La concision est un art difficile, mais elle est redoutablement efficace. En un temps limité, il faut choisir chaque mot comme une pièce de précision, orienter son discours non pas vers ce que l’on veut dire, mais vers ce que l’autre a besoin d’entendre. Cela ne veut pas dire séduire à tout prix. Cela veut dire être juste, ciselé, pertinent. Un bon pitch est un miroir tendu à l’autre où il peut se reconnaître et avoir envie d’en savoir plus.

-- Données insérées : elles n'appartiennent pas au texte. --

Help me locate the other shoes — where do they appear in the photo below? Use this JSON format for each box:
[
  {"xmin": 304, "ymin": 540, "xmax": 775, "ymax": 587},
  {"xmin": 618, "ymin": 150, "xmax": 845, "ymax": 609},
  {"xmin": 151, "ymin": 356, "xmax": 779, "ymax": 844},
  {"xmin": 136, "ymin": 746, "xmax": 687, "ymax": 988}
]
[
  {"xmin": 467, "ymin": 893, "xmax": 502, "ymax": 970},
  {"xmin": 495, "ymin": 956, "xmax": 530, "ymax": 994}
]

Les rencontres b to b de demain ne seront pas longues, elles seront décisives. Les décideurs sont sollicités, pressés, exigeants. Ce qu’ils attendent, ce n’est pas une démonstration, c’est une intuition forte, une clarté, une vision. Ils n’achètent pas une compétence, ils achètent une façon de penser, de résoudre, d’anticiper. Pitcher, c’est donc montrer en quelques phrases qu’on est déjà à l’intérieur de leur problématique, et qu’on en maîtrise les enjeux.

Cela demande un mélange subtil de connaissance de soi, conscience de l’autre et sens du contexte. Le prestataire qui réussit, c’est celui qui ne cherche pas à tout dire, mais à dire le bon mot au bon moment. Celui qui sait que dans une rencontre courte, chaque seconde doit créer de la confiance, de l’intérêt, du sens.

Il ne s’agit plus seulement de vendre. Il s’agit de donner envie de travailler ensemble. Et ça, ce n’est pas une question de format. C’est une question de posture.